Lottery Breakage

We recently wrote about how some $8 billion in gift card value goes unredeemed in a given year, representing 10% of all gift card purchases. In the retail industry, this $8 billion gift is called “breakage.”

State lotteries, it turns out, also rake in a bit of breakage. Here’s a N.Y. Times article about winning lottery tickets that go unclaimed, citing examples of a $14 million prize in Illinois in 2005 and a $51.7 million prize in Indiana in 2002. I am guessing that the states claim far less breakage than the retail industry’s 10%, but this is still serious money — especially when you are already paying yourself a very, very healthy vigorish.

I cannot find any authoritative catalog of what percent of the pot each state keeps for itself from its lotteries, but over the years I’ve seen figures cited from 30% to 70%. Even at the low end, this would mean that our state governments rake a bigger vig than any horse track, casino, or bookie on earth.

Are people who play the lottery aware that perhaps 30% of their bet goes straight into the bookie’s pocket? I doubt it. It would be very interesting to post the vig of each state’s lottery on a web site where all players could check it out. (Does anyone know if such a site already exists? Here’s a site with links to every state lottery, but on the couple of state sites that I checked out, the vig wasn’t readily visible.) I wonder how fast the players would respond to the different rates — if neighboring states, e.g., kept 30% and 45% of the pot, respectively, would lottery players from the 45% state start flooding the 30% state until their own state lowered its vig?

Now that some state lotteries may soon be privatized, it will be interesting to see how the private firms set the vig. Will they keep it high, or even raise it, knowing that few people who play the lottery know or care? Will they make it lower in order to attract players from other states?

All lottery comments welcome.


@ snubgodtoh

I'd agree that most consumers aren't too concerned with the vig. However, it simply isn't possibly to increase vig and keep payout and odds constant without raising the cost of a ticket, which I assume consumers do care about. For instance, if the state keeps more of the money, they need to take in more to keep the jackpot high. So they either have to entice more people to buy, lowering the expected payout or they have to charge more per ticket.


In Norway, half the money is kept by the state lottery. These money go to culture, sports and science, and the lottery is actively promoting this fact.

To say that "lotteries are a tax on people who are bad at math" is to miss the point. Lots of people understand that the expected value of a lottery ticket is less than the price, but still think it's worth to spend a few dollars on it to get the excitement.

If playing the lottery is more exciting to you than going to watch a thriller at the cinema, and cheaper as well, then it makes perfect economic sense to do it...


I thought it had been shown pretty conclusively that lottery buyers don't respond to payout % as much as large jackpots. That's why many lotteries make the odds worse, so that the jackpots will get bigger and encourage more casual players to buy "just one ticket" when they normally wouldn't.

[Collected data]
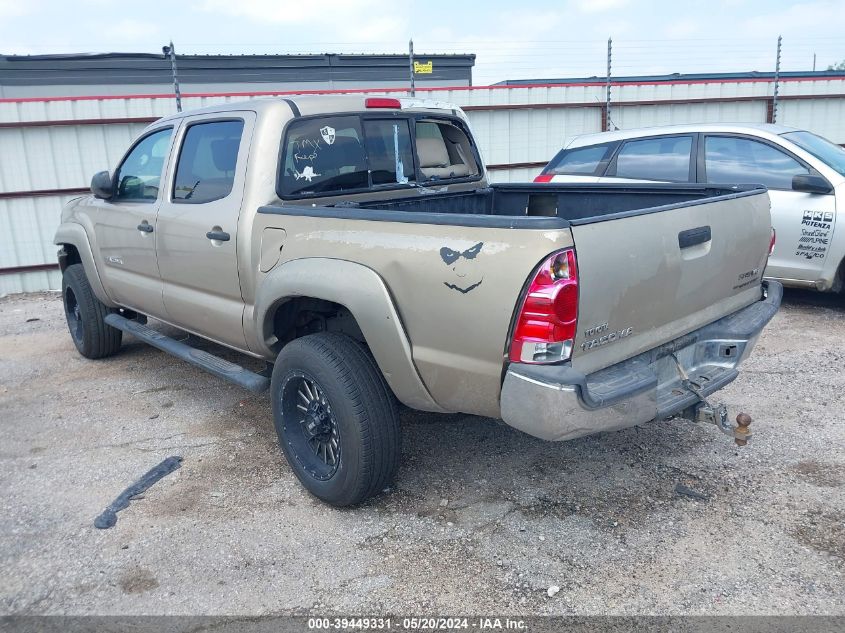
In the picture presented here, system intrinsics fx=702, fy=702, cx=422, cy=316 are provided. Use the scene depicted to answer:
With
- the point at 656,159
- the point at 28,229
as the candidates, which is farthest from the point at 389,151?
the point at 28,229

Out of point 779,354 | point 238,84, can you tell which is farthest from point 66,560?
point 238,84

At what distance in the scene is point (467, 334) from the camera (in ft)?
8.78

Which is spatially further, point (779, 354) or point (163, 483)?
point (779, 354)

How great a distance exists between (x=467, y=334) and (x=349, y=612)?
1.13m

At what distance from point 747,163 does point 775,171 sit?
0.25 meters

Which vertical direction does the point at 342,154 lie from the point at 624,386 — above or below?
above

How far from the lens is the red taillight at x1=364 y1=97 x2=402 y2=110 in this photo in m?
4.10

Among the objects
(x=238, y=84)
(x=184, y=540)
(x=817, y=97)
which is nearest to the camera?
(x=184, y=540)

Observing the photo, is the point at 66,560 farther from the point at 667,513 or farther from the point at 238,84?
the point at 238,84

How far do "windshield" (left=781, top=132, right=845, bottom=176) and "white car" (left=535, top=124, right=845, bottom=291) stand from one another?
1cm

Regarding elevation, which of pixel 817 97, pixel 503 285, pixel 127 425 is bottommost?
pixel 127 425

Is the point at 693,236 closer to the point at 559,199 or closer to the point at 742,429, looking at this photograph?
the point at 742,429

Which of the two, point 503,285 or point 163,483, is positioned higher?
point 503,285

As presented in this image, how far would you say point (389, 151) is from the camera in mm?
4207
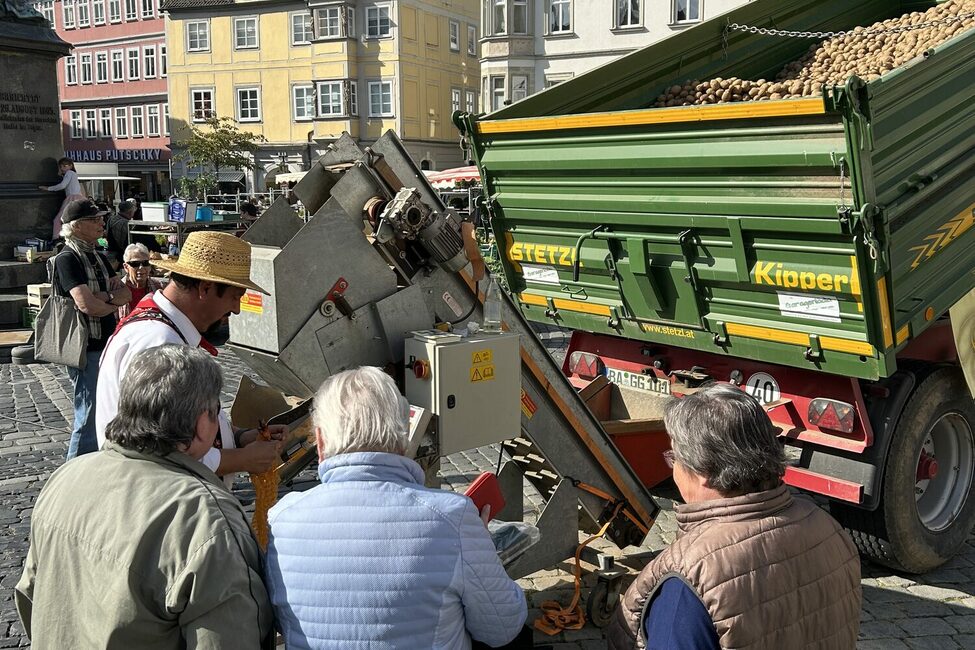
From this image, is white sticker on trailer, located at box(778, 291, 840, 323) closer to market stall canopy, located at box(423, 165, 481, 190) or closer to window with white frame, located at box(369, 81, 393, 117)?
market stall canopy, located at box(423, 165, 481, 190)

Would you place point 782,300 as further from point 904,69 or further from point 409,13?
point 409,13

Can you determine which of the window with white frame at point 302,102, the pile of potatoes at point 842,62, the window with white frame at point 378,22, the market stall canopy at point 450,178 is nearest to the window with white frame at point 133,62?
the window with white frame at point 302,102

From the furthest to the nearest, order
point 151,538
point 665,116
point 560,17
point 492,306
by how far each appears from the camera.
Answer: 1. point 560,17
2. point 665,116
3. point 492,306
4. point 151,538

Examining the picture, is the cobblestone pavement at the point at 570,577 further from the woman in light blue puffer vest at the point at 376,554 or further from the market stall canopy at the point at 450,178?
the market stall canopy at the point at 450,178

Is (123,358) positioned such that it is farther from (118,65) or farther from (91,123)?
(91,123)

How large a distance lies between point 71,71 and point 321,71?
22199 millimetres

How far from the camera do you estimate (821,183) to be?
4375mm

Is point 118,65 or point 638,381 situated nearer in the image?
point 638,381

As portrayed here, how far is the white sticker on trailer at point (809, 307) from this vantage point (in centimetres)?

==

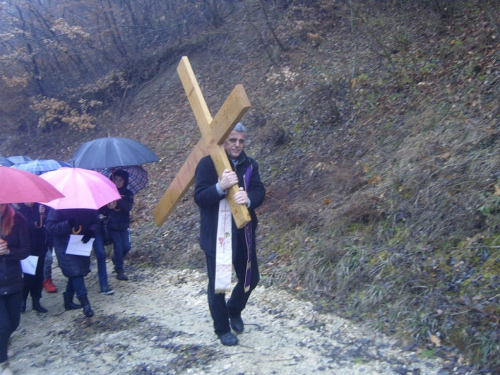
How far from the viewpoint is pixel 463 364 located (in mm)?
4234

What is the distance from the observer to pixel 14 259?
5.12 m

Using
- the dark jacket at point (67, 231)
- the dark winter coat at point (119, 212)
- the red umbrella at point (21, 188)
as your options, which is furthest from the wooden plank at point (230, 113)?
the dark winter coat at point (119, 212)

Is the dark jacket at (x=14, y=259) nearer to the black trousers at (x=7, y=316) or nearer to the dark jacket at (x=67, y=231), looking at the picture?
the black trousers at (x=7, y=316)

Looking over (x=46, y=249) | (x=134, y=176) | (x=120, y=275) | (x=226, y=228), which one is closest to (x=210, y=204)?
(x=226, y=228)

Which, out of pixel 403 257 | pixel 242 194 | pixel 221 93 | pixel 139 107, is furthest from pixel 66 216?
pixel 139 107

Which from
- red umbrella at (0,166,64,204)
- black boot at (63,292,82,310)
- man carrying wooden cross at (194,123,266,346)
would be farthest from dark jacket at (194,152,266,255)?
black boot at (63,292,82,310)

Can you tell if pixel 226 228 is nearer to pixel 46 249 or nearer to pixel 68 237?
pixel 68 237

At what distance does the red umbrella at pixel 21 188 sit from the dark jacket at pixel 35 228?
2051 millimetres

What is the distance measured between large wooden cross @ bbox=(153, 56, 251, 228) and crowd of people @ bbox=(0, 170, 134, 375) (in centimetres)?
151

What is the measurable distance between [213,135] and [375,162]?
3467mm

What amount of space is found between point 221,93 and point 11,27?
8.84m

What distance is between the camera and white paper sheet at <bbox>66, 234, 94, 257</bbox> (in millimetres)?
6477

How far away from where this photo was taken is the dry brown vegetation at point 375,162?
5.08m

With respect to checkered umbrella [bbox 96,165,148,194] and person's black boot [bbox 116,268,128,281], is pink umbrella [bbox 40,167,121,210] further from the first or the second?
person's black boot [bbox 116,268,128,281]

What you will do: List every dollar figure written with a dollar sign in the lottery breakage post. You won't need the records for this.

The completed task: $8 billion, $14 million, $51.7 million